Vocês conhecem a história do Grande Hotel, um dos principais símbolos de status e sofisticação da Porto Alegre do século passado? Tudo começou quando João Pedro Bourdette e seu genro Cristiano Cuervo adquiriram o Hotel Brasil, na Praça da Alfândega, onde depois se estabeleceu o Clube do Comércio (a mudança de nome do hotel ocorreu em 1908). Quando o casarão de dois andares não dava mais conta da movimentação de hóspedes, os proprietários ergueram um edifício em estilo art nouveau na esquina da Rua da Praia com a antiga Rua Payssandu (atual Caldas Júnior), inaugurado em 1918, graças a um financiamento de 1,2 mil contos de réis no Banco da Província.
“Foi, por muito tempo, o edifício mais alteroso de Porto Alegre. Por ele passaram as celebridades que nos visitaram ao longo de muitos anos. Políticos, intelectuais, artistas, homens de negócio, tudo, enfim, que trouxesse em si a marca da distinção e da notoriedade”, escreveu Nilo Ruschel, no livro Rua da Praia. O hotel também hospedava “famílias famosas, ricas e de genealogia imponente, que não admitiam morar noutro lugar”, conforme Dante de Laytano. Além disso, artistas que vinham dar concertos no Theatro São Pedro ensaiavam em uma das salas nobres, que dispunham de bons pianos.
Como se não bastasse, o Grande Hotel se transformou na sede não oficial dos partidos políticos. O amplo saguão de portas envidraçadas, que davam para a Praça da Alfândega, era uma espécie de vitrine da movimentação da classe política, que fazia do local ponto de encontro e dava lá suas audiências. Alguns políticos eram hóspedes permanentes, como Getúlio Vargas antes de assumir o governo do Estado, em 1928. Depois, como presidente da República, ele sempre se hospedava ali quando vinha à Capital.

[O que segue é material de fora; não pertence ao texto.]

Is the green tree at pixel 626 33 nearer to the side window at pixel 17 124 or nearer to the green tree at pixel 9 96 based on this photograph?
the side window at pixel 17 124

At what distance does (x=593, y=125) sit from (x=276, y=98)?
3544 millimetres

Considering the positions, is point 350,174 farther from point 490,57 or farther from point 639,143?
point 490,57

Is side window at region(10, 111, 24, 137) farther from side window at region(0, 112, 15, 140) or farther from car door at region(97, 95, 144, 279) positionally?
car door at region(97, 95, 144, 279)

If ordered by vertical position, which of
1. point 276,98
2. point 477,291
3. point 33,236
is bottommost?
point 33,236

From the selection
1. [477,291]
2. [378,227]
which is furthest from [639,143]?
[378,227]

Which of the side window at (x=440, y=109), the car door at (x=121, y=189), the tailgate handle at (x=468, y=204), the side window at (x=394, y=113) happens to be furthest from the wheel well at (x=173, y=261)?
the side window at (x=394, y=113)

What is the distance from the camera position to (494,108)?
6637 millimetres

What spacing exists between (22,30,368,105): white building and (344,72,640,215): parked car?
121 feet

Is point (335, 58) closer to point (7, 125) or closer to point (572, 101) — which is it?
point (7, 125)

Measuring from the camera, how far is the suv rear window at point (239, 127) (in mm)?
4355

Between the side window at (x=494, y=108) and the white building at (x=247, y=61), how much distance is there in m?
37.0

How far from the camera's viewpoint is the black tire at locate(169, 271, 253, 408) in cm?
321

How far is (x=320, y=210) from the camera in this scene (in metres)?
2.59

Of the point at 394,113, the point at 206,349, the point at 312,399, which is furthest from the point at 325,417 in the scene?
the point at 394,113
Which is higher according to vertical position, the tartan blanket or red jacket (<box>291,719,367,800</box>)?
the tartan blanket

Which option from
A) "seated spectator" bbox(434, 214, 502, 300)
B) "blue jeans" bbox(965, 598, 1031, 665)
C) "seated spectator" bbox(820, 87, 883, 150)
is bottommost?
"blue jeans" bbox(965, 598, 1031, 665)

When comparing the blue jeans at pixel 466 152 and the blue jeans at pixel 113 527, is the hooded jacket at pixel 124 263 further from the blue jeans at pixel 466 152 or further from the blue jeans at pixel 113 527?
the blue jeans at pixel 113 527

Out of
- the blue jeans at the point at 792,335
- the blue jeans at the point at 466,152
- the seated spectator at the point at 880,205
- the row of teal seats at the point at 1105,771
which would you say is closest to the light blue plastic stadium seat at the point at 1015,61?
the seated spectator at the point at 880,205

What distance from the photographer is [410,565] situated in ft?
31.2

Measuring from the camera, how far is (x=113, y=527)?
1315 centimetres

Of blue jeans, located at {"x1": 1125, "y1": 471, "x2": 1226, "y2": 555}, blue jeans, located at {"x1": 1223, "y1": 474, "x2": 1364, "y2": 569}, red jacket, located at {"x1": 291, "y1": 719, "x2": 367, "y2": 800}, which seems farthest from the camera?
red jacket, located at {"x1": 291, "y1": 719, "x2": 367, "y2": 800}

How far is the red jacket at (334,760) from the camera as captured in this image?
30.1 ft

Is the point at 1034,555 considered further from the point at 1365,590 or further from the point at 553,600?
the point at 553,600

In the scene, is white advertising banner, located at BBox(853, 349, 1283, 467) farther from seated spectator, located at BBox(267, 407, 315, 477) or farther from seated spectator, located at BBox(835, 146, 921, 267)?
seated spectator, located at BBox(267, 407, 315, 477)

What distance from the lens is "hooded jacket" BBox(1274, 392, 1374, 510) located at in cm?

Há consenso entre os historiadores de que a Revolução de 1930 foi tramada no hall de entrada do Grande Hotel. “Flores da Cunha, Oswaldo Aranha, Maurício Cardoso e outros revolucionários eram hóspedes fiéis do hotel, que se tornou uma espécie de quartel-general da conspiração e testemunha de inúmeros incidentes a ela relacionados”, afirma Sílvia Lopes Leão na pesquisa Os Antigos Hotéis de Porto Alegre, publicada na Revista ARQtextos, da UFRGS. A célebre entrevista que Flores da Cunha concedeu a Décio Freitas, jovem repórter do Diário de Notícias, de cuecas e de chapéu, fumando um charuto, mostra o quanto a classe política se sentia à vontade no Grande Hotel.
Outro destaque era o bar com “prateleiras ricamente abastecidas com a melhor produção das destilarias escocesas”, segundo Ruschel, que teria sido a primeira uisqueria da cidade. O barman Jaci, considerado mestre na química dos coquetéis, falava fluentemente inglês. “Dizem que era tão entusiasmado com sua arte que preparava sempre os pedidos em duplicata – um cálice para o freguês e outro para ele próprio”, registrou Ruschel. Por causa do vício, Jaci terminou a vida como miserável, primeiro nos bancos da Praça da Alfândega, depois no manicômio. Em 1956, o Grande Hotel foi vendido ao Grêmio Beneficente dos Oficiais do Exército (GBOEX). Onze anos depois, um incêndio de grandes proporções destruiu o edifício histórico, que foi reconstruído em 1990 para abrigar o Shopping Rua da Praia.